Espiritus_Corvus's avatar

Yeah. They do it purposely to offend deaf people.

A big part of the film experience is the music, for example, when it builds to crescendo in a scene to enhance the stress value. Spielberg used that quite effectively in Jaws. Describing this is an attempt to include the deaf in the experience—and for those who had seen the movie when they were still able to hear, will remember that thrilling, or romantic, music whereas they might not without the reminder. I think the deaf appreciate it and it either means something to them, or not. But the experience is described on screen in case they do.

JLeslie's avatar

In my opinion it’s not condescending. It lets you know all the sounds going on in the show.

johnpowell's avatar

Not sure how it would be condescending. I’m not even sure how you could think it was condescending.

The idea is to put sounds into words or symbols.

JLeslie's avatar

I think the OP thought it might be condescending, because for deaf people they don’t hear doors opening, or footsteps approaching, so their real world is absent of those things. If the movie shows the door opening, then the deaf person has seen it happen, they aren’t blind.

stanleybmanly's avatar

The cues on music probably add nuance for those formerly able to hear.

Strauss's avatar

I’m not deaf, but my hearing is impaired by tinnitus, and I find myself relying on closed captions to understand the dialogue.

Personally, I think the more descriptive captioning is a good trend. As mentioned above, it describes “sound cues” that might add more to the scene than dialogue alone.
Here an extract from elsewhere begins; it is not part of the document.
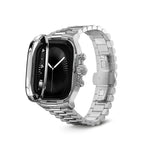 Load image into Gallery viewer, Apple Watch Case / CRCS46 Silver/Black
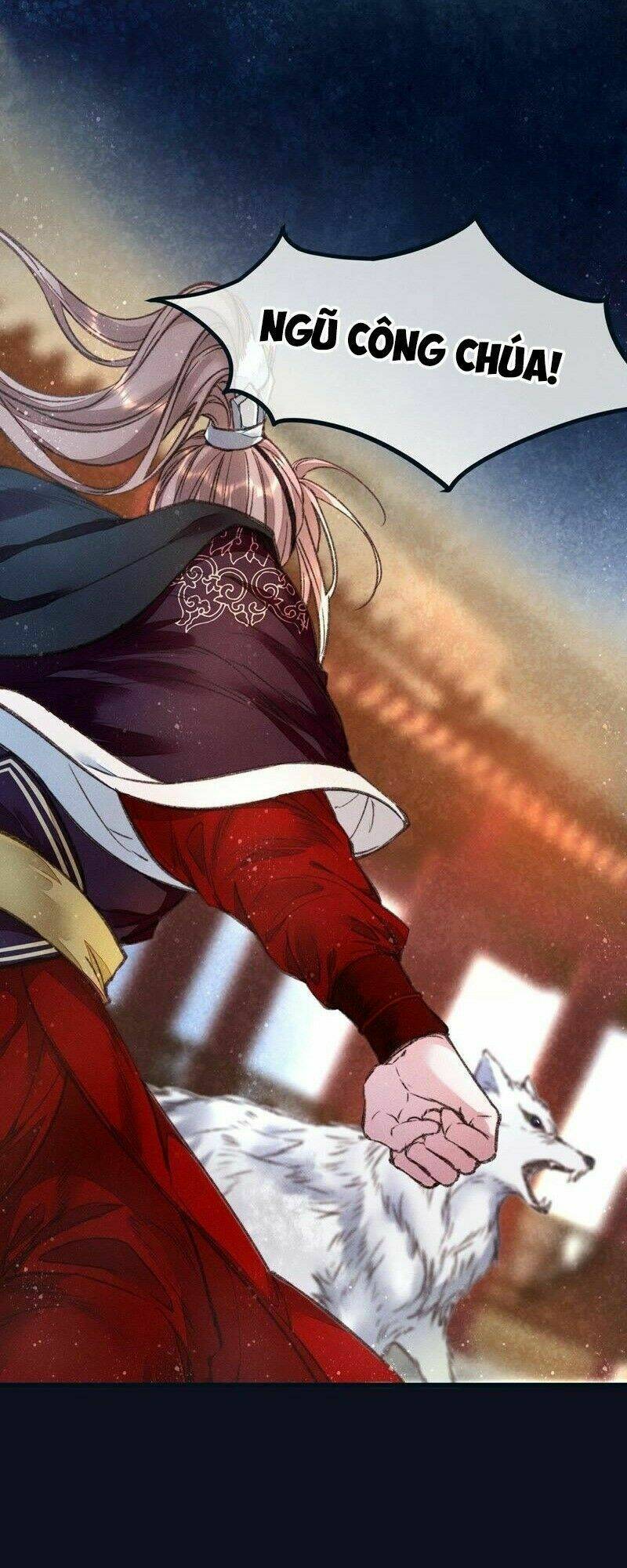 hoàng thái phi cũng muốn yêu chapter 39 24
I cringe, though, when I see grammatical and typographical errors, such as using the wrong homonym (“there”, “their” and “they’re”, for example)

linguaphile's avatar

What is really condescending is the omission of lyrics and this new use of AI captions.

In the 1980s-2010s, when captioning was starting out, and before all the lawsuit over rights—if something was captioned, then all the information was captioned. The debate was on whether to simplify language or type everything, but the sounds, lyrics, all that was included. That just seemed to be a given.
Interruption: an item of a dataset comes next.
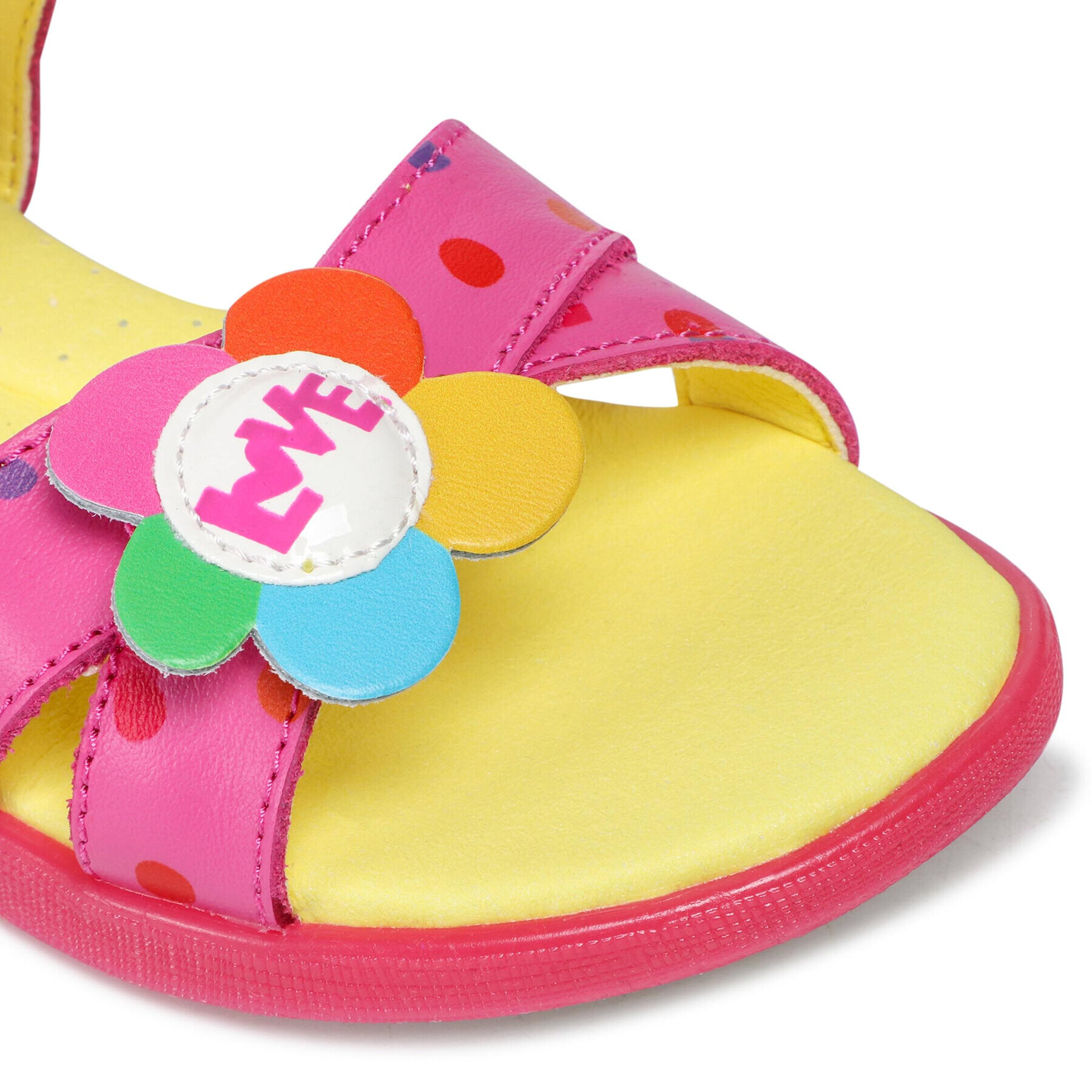 Agatha Ruiz de la Prada Сандали 222935 A S Розов - Pepit.bg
Then along comes the movie “Walk the Line.” I put it in the DVD player and 90% of the movie is captioned as “SINGING.” I went back to the Redbox, rented another one. Still “SINGING.” I remember this distinctly because it was the first time the caption gods made the decision to withhold vital, enjoyable information.

Deaf/HH people have been fighting since but our objections are falling on deaf ears—the movie houses won’t caption lyrics if the songwriters don’t release the rights to the words, even if the vocally sung lyrics and music are included.
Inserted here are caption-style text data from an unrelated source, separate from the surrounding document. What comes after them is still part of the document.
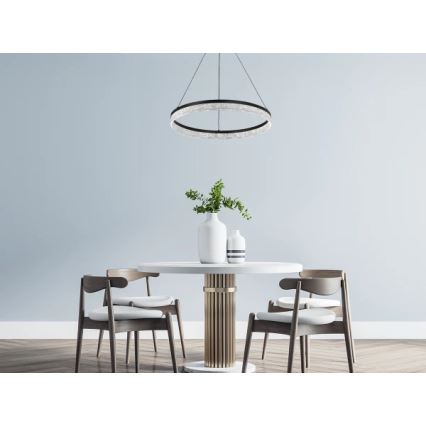 Lampadario LED dimmerabile ALIANZ LED/45W/230V 3000-6000K Ø 60 cm + telecomando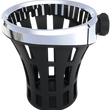 Load image into Gallery viewer, Ciro Drink Holder - Perch Mount - Chrome 50810 - Additional View 5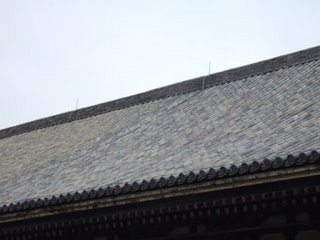 Sanjusangendo Temple, Kyoto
Now the new thing? AI captions. Gibberish. I just tried to watch a movie with AI captions and couldn’t make sense of anything. It’s funny that something from 1985 works helluva lot better than 2023.

Then there’s Stranger Things. Their sound descriptions are the best.

JLeslie's avatar

@linguaphile That is interesting! I watch with CC a lot of the time and when they show the words to a song I often find it distracting and annoying, but I often find background music distracting and annoying. A movie like Walk The Line the songs are pretty important.

I hadn’t noticed that the music is not always translated. I’ll have to watch for that.

What’s hard for me is I don’t read quickly, so if I have the sound off it’s sometimes difficult for me to keep up with the reading.